Now on the opposite end of the spectrum - here is a clip of Michigan showing us how NOT to run drop coverage. Austin Davis drops into the lane as Kofi sets a ball screen for Trent, but Brooks goes under the screen and is on skates as Trent hits him with a step back. Davis is far too deep to make any difference whatsoever…
You simply can't go under a ball screen for a shooter when your help is in drop coverage.
Of course, sometimes defensive strategy goes out the window (like immediately after a bad turnover), and you just need your best on-the-ball defender to shut down a future NBA first round draft pick - and grab the defensive rebound for good measure….
That's 6'2" against 6'9" folks.
And then finally, this defensive possession has everything. Grandison ices the ball screen for Wagner and Giorgi is right there in drop coverage to deny dribble penetration. After Michigan resets, we do it all over again - this time with Trent and Giorgi shutting down the ball screen action for Smith. The possession ends with five seconds of lock down on-ball defense by Adam Miller on Brooks.

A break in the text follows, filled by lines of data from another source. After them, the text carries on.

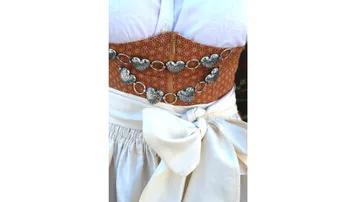 Corsage mit Herz-Gürtel trägt eine weiße Schürze.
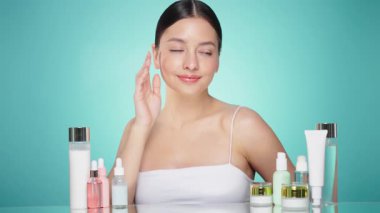 Doğal malzemelere dayalı kozmetik ürünler, fırça, tonik, vücut bakımı. Doğal kozmetik ürünleri. Açık mavi arka planda, kozmetik işlemleri için kavanozlar, şişeler ve tüplerin arasında genç bir kadın.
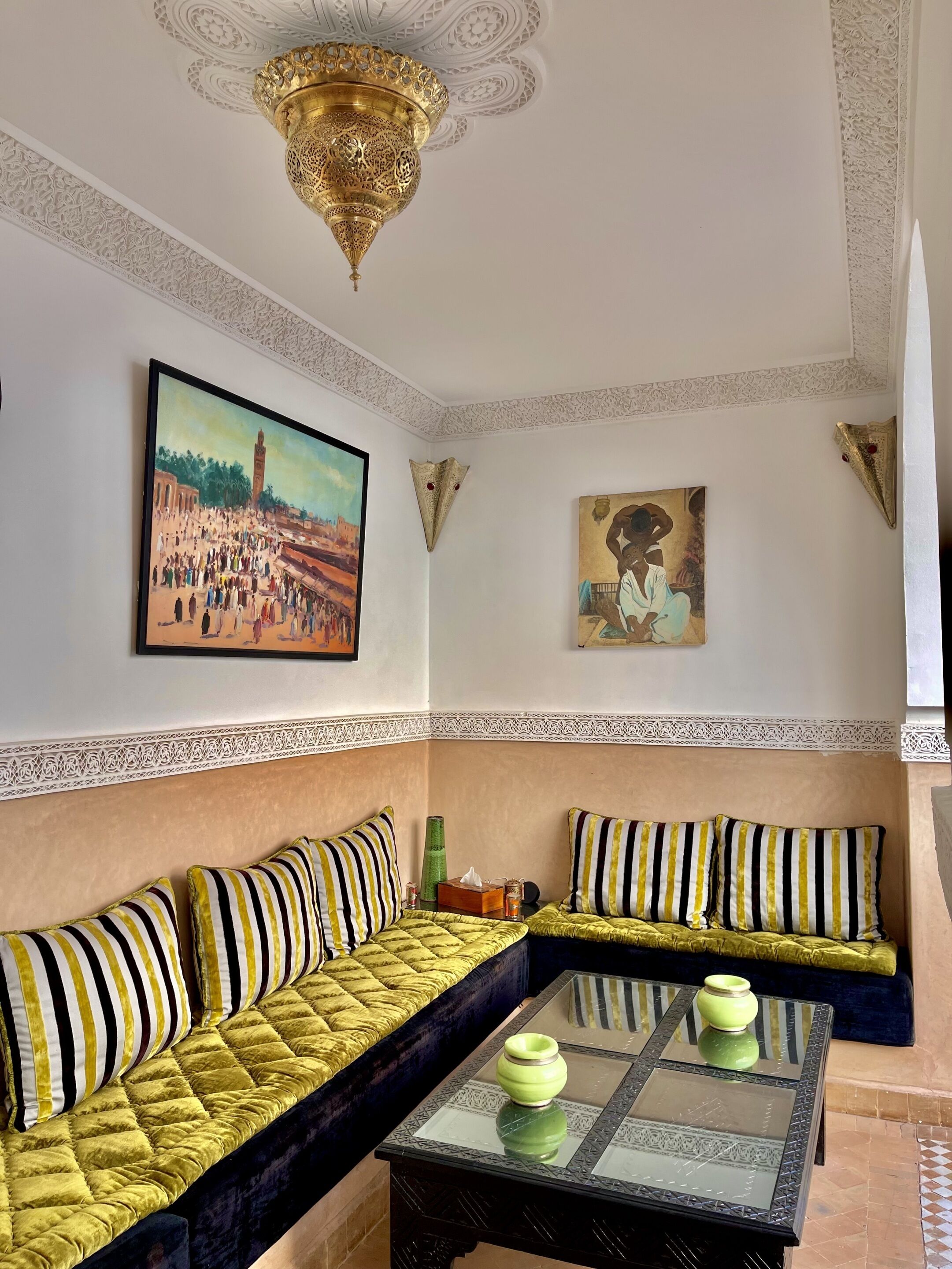 Een kamer met een zithoek, een tafel met glazen blad en twee schilderijen aan de muur.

There were still 14 minutes left to play in this game, but by this point we had fully consumed Michigans' soul.
So while the main plot line of this game involved the Illinois defense, the offense showed up a bit as well - finishing the night at a more than respectable 1.10 PPP. That said - let's get this little bit of nonsense out of the way right now. WE ARE NOT A BETTER TEAM WITHOUT AYO DOSUNMU. I was happy that I didn't see much of that sentiment out there after the game, but it wasn't completely nonexistent. I think the best way to define this past week is that this team will be better for Ayo missing this time, but not because of Ayo missing this time.
What Ayo's absence did allow was an opportunity to expand the offensive playbook and add some new wrinkles - additions which may yet again prove useful down the road.
Well, actually, what we did was add back in a few old wrinkles. Brad Underwood's shift away from the spread offense has been well documented, but one spread set made its triumphant return against Michigan on Tuesday.
The "Horns" set starts with a single ballhandler at the top of the floor, two bigs at each high post, and two shooters on the wings.
We scored every which way out of this alignment - starting with this most basic action…
Here Kofi gives Trent a simple rub screen and rolls to the rim. With the floor SPREAD (see what I did there?) Grandison has an easy angle for the post feed and Kofi has plenty of room to operate against Davis - who offers nowhere near the resistance of Dickinson. The simplicity of this action is key as you will see how we continue to add counters in response to Michigan's defensive adjustments.
We open the second half with the same "Horns" look...
This time Dickinson fronts Kofi in the post, but again, because the floor is spread, Grandison can throw the ball over the top without fear of help defense getting in the way. Dunk City.
Now it's getting fun. Same set…AGAIN…
You can see that Dickinson is absolutely intent on not letting Kofi establish that low position again so he comes right up underneath him to prevent the roll. The problem is that he's now left the rim unprotected and Trent has an easy path for a layup.
By now we're just toying with them. For the third consecutive possession - say it with me now...SAME EXACT SET…
This time, Davis stays underneath to protect the basket and Smith jumps over to help against Trent's dribble penetration. Except - OOPS - in doing so Smith leaves Grandison wide open at the top of the key. Splash.
Four possessions. Four different "Horns" looks. Four buckets. Basketball can be such a simple game sometimes. I'll be acutely tuned into future stretches of game time when Ayo is on the bench to see if this offensive look shows up again.
So I hope this little appetizer whetted your appetite for this afternoon's main course against the Buckeyes. Now let's go lock up that 1 seed.